Una crisi che #RistorItalia affronta chiedendo di aprire tavoli tecnici a livello istituzionale e discutere del fisco, della sicurezza dell’attività e dei dipendenti. Il fisco è come una spada di Damocle che le minaccia. Le loro attività vengono da un periodo di bassa stagione, gennaio e febbraio, sono rimaste chiuse nei mesi di marzo, aprile e maggio, e già stimano al 70% le perdite di fatturato per l’estate. La richiesta è semplice: allentare il peso di una fiscalità legata al costo del lavoro, e adeguarla a quello che davvero producono. La sicurezza dell’azienda è un altro tema che va preso di petto. Non contestano le norme di sicurezza ma chiedono che le spese di adeguamento siano in larga parte, se non del tutto, sostenute da un contributo a fondo perduto. Rappresentano investimenti ingenti in un momento di estrema fragilità e la formula del tax credit non risolve il problema finanziario. Addirittura, affrontare queste spese per alcuni potrebbe essere un suicidio. Infine, chiedono aiuto allo Stato per gestire i dipendenti. Per disinnescare una bomba sociale.

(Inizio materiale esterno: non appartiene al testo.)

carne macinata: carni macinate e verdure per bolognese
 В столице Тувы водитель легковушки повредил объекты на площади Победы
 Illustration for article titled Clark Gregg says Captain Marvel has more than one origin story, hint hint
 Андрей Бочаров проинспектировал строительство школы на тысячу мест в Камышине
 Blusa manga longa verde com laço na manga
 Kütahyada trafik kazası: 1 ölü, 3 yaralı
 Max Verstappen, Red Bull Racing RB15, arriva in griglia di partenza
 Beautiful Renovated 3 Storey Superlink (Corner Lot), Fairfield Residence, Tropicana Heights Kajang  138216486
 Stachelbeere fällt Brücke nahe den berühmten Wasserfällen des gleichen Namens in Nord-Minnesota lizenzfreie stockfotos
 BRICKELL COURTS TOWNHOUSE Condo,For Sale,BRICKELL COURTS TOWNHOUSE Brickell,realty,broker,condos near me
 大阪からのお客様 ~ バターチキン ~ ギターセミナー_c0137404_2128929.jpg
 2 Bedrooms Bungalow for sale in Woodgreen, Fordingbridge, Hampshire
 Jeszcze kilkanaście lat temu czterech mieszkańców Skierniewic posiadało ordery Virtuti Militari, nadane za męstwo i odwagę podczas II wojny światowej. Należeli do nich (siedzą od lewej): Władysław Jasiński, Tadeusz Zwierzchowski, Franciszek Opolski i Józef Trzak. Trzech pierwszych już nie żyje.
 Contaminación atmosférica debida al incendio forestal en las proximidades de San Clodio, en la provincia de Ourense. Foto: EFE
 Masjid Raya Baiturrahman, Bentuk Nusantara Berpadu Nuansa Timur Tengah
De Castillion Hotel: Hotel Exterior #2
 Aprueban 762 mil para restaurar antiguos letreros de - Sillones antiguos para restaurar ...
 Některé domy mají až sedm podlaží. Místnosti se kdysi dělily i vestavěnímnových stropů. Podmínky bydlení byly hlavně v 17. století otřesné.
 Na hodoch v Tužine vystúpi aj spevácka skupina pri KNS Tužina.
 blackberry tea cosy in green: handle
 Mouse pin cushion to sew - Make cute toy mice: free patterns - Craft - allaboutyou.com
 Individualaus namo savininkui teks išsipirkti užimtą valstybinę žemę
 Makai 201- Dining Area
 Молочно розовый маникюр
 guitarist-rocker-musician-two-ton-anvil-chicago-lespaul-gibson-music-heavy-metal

Solo nel pesarese, incluse le famiglie, si parla di almeno 15mila persone a rischio. La cassa integrazione di 14 settimane, più altre 4, non risolve i problemi. Questi aiuti finiranno a giugno quando alcune attività forse saranno ancora chiuse. E anche se ripartiranno saranno ancora solo parzialmente operative. Pertanto chiedono, come per le grandi aziende, che la cassa integrazione in deroga sia paragonata a quella ordinaria e la durata sia stabilita in base all’andamento del lavoro e del mercato. Infine chiedono di poter utilizzare il personale in base al volume sviluppato dall’attività. In piazza ad accoglierli, ci sarà il sindaco Massimo Seri, l’assessore al turismo di Fano Etienn Lucarelli, Marta Ruggeri del M5S e i consiglieri regionali Renato Claudio Minardi e Mirco Carloni come istituzioni. «Perchè – si sottolinea - #RistorItalia è un movimento orgogliosamente trasversale ed apolitico».